FirstIndonesiaMagz.id – Indonesia kini tengah dibayangi gelombang harga-harga komoditas yang melonjak tinggi.
Adapun komoditas yang terancam tinggi harganya yakni Bahan Bakar Minyak (BBM) dan juga Liquefied Petroleum Gas (LPG).
Dua komoditas tersebut termasuk bahan baku utama masyarakat Indonesia yang terancam bakal melambung harganya.
Hal itu disebabkan harga minyak mentah dunia yang sedang tinggi dan melemahnya nilai tukar Rupiah terhadap Dolar Amerika Serikat (AS).
Diperoleh data Refinitiv, harga minyak mentah jenis West Texas Intermediate (WTI) US$ 91,13/barel sementara Brent mencapai US$ 96.19/barel.
Sedangkan untuk Rupiah saat ini tembus Rp 15.300-an per dolar AS.
Lantas, mengapa harga BBM dan LPG dapat terpengaruh?
Sebagai gambarannya, diperoleh dari CNBC Indonesia, sudah sejak lama Indonesia menjadi negara net importir minyak mentah dan juga LPG.
Diketahui, impor minyak Indonesia mendekati setengah dari kebutuhan minyak mentah untuk BBM yang diperkirakan tembus 1,4-1,5 jutaan barel per hari.
Sedangkan untuk LPG, Kementerian ESDM mencatat impor LPG mencapai 76,9% dari kebutuhan LPG di dalam negeri atau tepatnya impor LPG mencapai 8 juta ton dari produksi LPG mencapai 1,9 juta ton.

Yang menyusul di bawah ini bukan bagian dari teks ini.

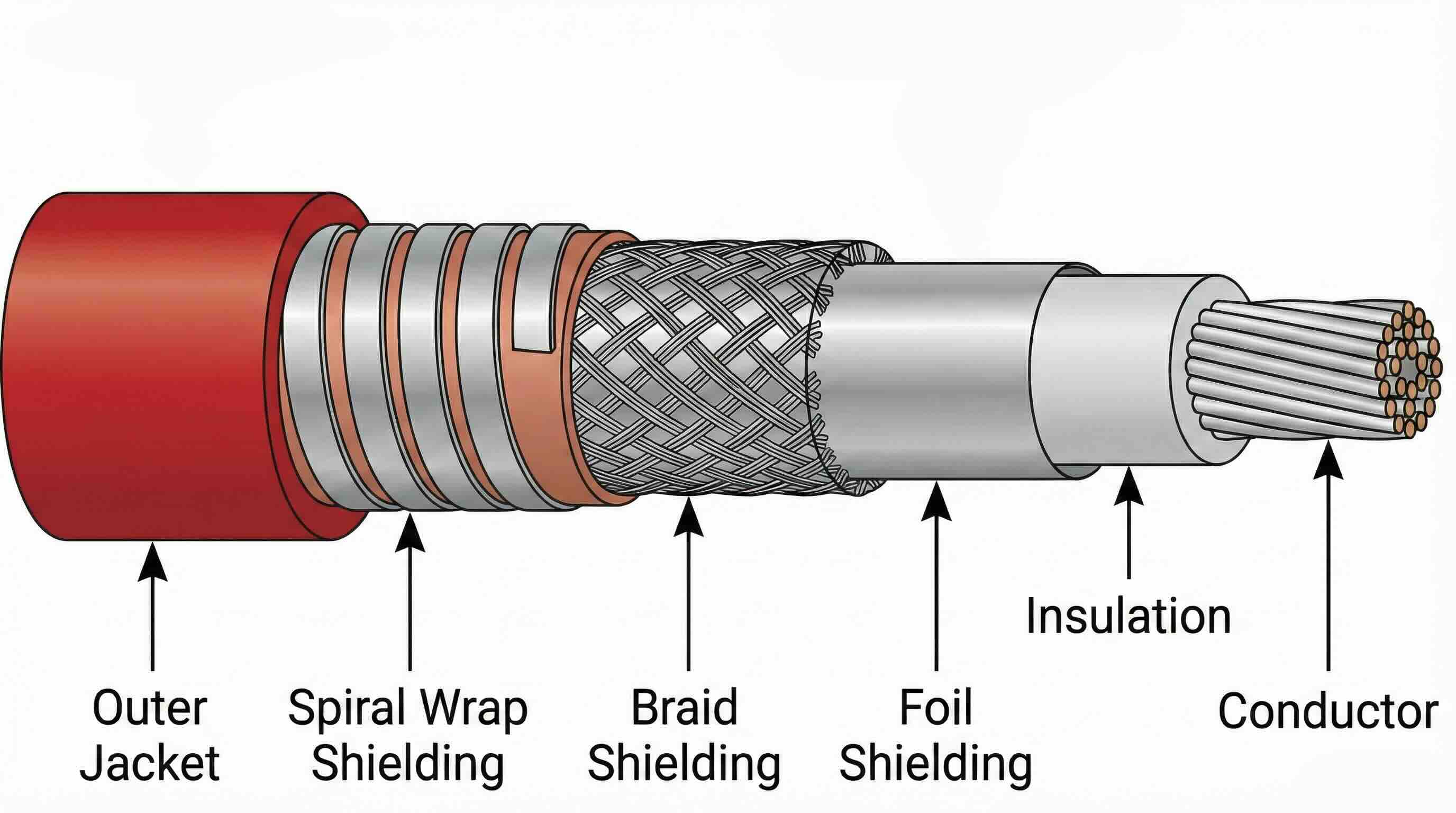 Outer Jacket

Spiral Wrap Shielding

Braid Shielding

Foil Shielding

Insulation

Conductor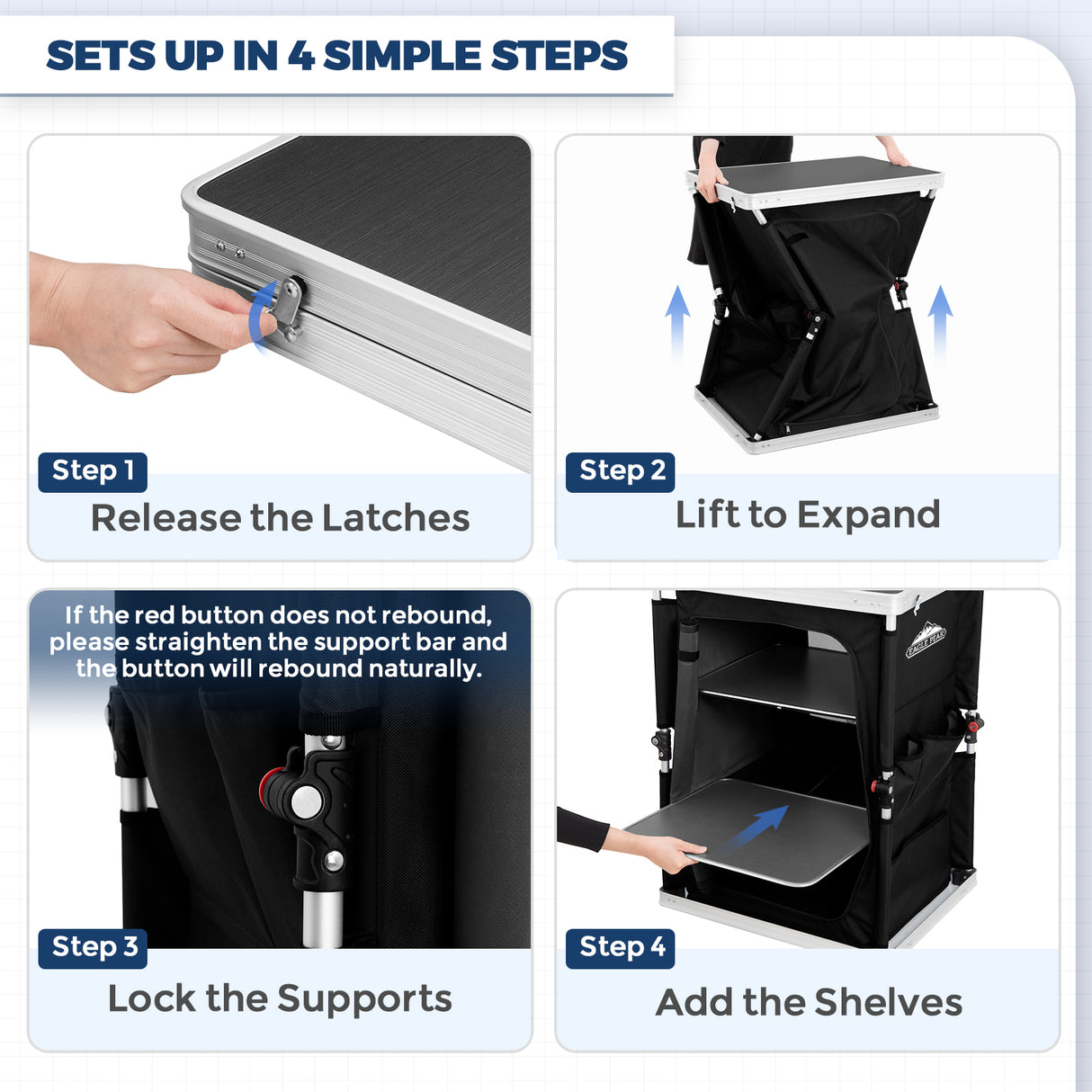 SETS UP IN 4 SIMPLE STEPS

Step 1
Release the Latches

Step 2
Lift to Expand

If the red button does not rebound, please straighten the support bar and the button will rebound naturally.

Step 3
Lock the Supports

EAGLE PEAK

Step 4
Add the Shelves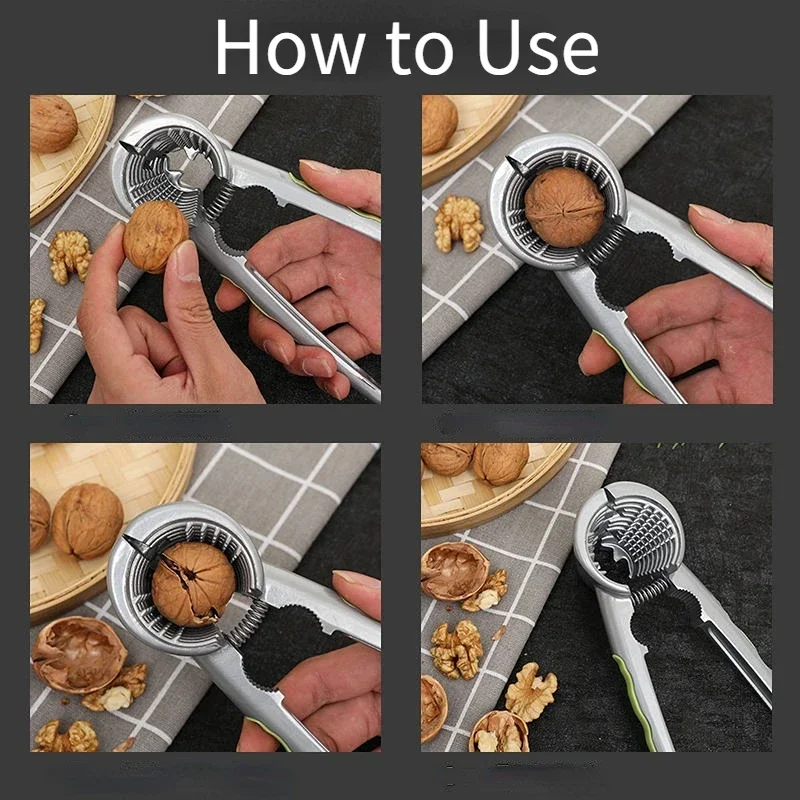 How to Use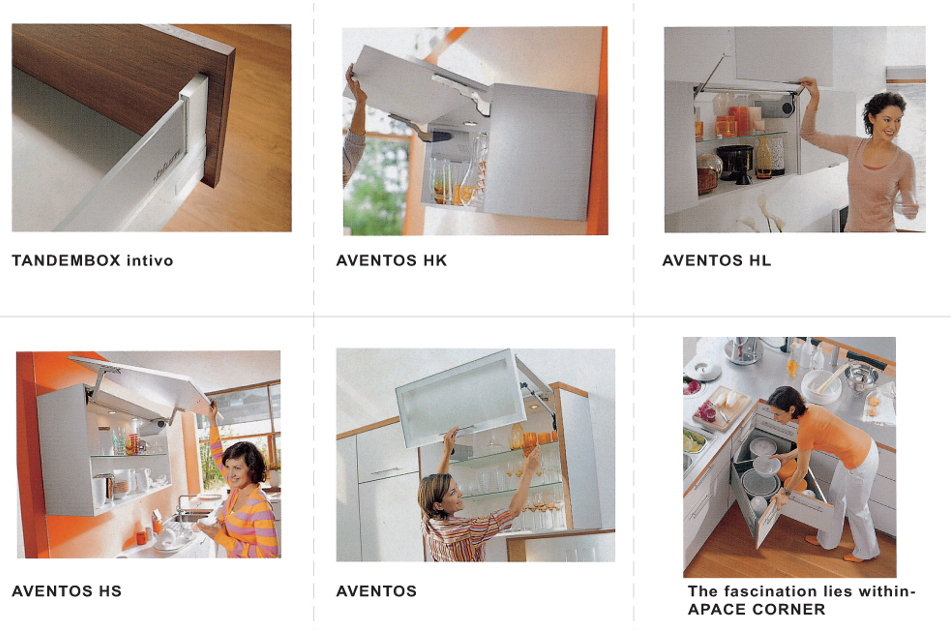 TANDEMBOX intivo

AVENTOS HK

AVENTOS HL

AVENTOS HS

AVENTOS

The fascination lies within-
APACE CORNER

Menanggapi hal itu, Peneliti Institute for Development of Economics and Finance (Indef), Abra Talatov menilai, harga BBM dan LPG dapat kembali tinggi.
Abra mencatat, pemicu terjadinya kenaikan harga BBM lantaran tingginya harga minyak mentah dunia yang diprediksi akan kembali menembus US$ 100 per barel.
Selain itu, faktor yang mempengaruhi kenaikan harga BBM yakni stabilitas nilai tukar Rupiah terhadap Dolar AS.
“Jadi justru saya pikir ada dua beban terhadap pembentukan harga BBM di dalam negeri, yakni harga minyak mentah atau ICP (Indonesia Crude Price) dan pelemahan nilai tukar Rupiah terhadap Dolar AS. Jadi bebannya ganda,” tutur Abra, Selasa (11/10/2022).
Sebagai informasi, melambungnya harga minyak mentah dunia saat ini lantaran kesepakatan kelompok produsen minyak mentah dunia yakni OPEC+ yang memutuskan untuk memotong produksi minyak sebanyak 2 juta barel per hari.
“Kalau kondisinya sekarang dengan asumsi pemangkasan minyak mentah, kemudian geopolitik global masih memanas, dan nilai tukar rupiah berpotensi masih terus tertekan. Saya pikir justru yang paling bisa terjadi harga jual BBM justru akan kembali dinaikkan, bukan kita bicara diturunkan,” pungkas Abra.